- [Exercise directions]: From the Equifax earnings excerpt below, list each business segment it names along with that segment's fourth-quarter 2024 revenue.

======== Page excerpt ========

For 2025, Equifax projected an adjusted earnings per share (EPS) of $7.45 on revenue of $5.95 billion. According to FinChat data, Wall Street expects EPS of $9.07 on revenue of $6.33 billion.
The company’s board of directors declared a quarterly dividend of $0.39 per share, payable on March 14, 2025, to shareholders of record as of the close of business on Feb. 21, 2025. Notably, Equifax has paid cash dividends for more than 100 consecutive years.
For the fourth quarter (Q4) of 2024, Equifax reported a 7% year-over-year (YoY) rise in revenue to $1.42 billion compared to an analyst estimate of $1.44 billion. Net income rose 31% YoY to $174 million.
Adjusted EPS came in at $2.12 compared to the estimated $2.11.
Segment-wise, Workforce Solutions revenue grew 7% YoY to $598.1 million, while USIS revenue rose 10% YoY to $472.5 million. International revenue grew 3% to $348.8 million during the quarter.
CEO Mark Begor said the company’s free cash flow rose 58% in 2024 to $813 million while its balance sheet strengthened, positioning the firm to grow its dividend and return cash to shareholders through share repurchases in 2025.
“With our North American Consumer Cloud migrations substantially completed, we are leveraging our new Cloud capabilities to accelerate new product solutions leveraging our differentiated data assets and investing in new products, data, analytics, and EFX.AI capabilities, which are expected to drive growth in 2025 and beyond,” he said.
On Stocktwits, retail sentiment flipped into the ‘extremely bullish’ territory (88/100) from ‘neutral’ a day ago. The move was accompanied by significant retail chatter.
One user believes the current level could be a great entry point.
EFX stock gained just over 0.2% in 2025 and has been up over 3% in the past year.

======== Data below ========

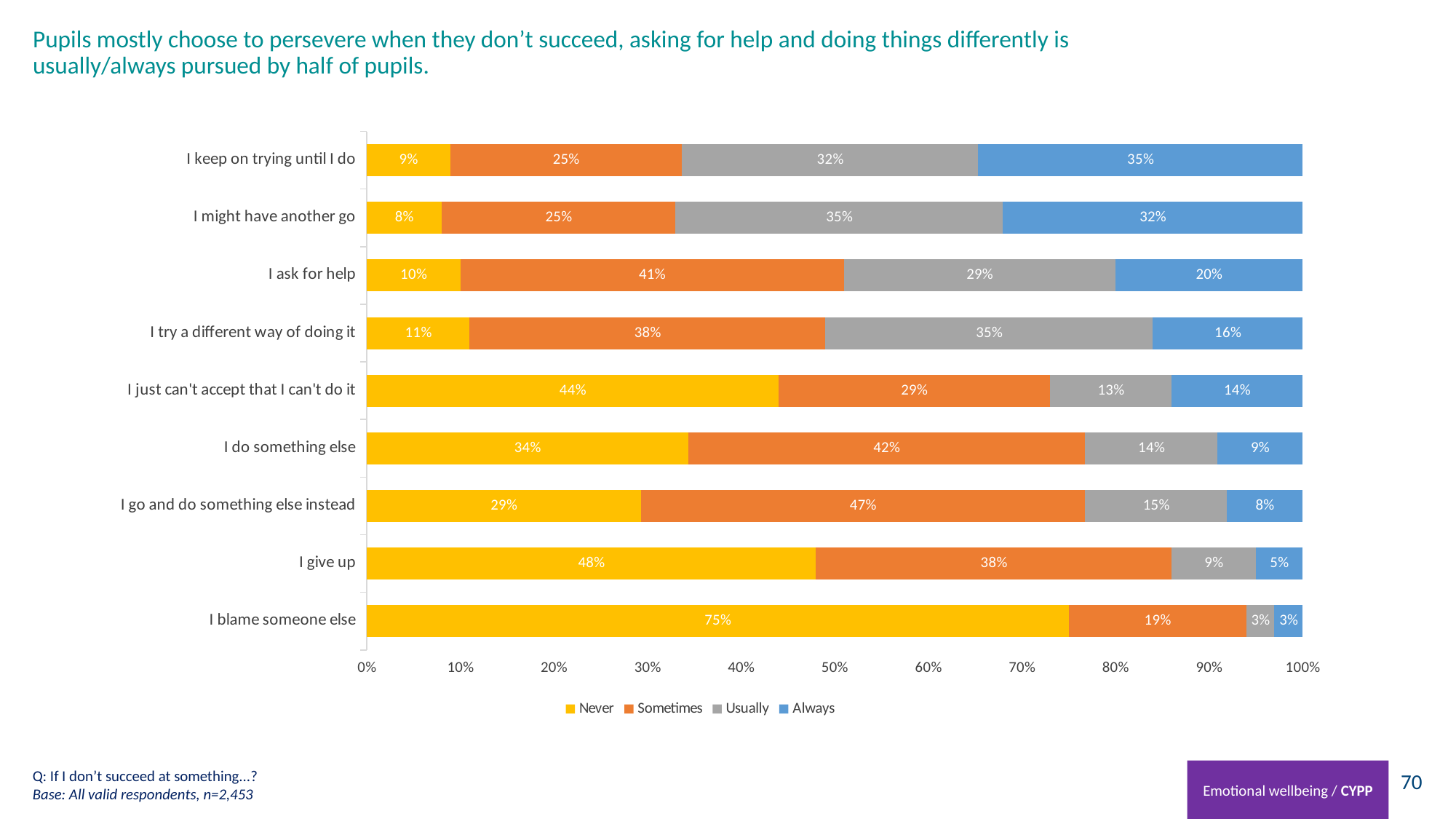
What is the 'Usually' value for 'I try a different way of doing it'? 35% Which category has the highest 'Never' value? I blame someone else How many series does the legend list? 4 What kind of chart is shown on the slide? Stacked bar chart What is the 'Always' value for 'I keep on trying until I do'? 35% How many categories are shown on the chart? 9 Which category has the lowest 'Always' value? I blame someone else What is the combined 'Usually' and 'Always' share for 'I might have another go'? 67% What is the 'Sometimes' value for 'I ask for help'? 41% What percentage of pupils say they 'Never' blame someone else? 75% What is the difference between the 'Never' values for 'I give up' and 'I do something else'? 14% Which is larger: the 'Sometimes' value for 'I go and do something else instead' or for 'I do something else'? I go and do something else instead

========

- [Answer to this problem]:
- Workforce Solutions: $598.1 million
- USIS: $472.5 million
- International: $348.8 million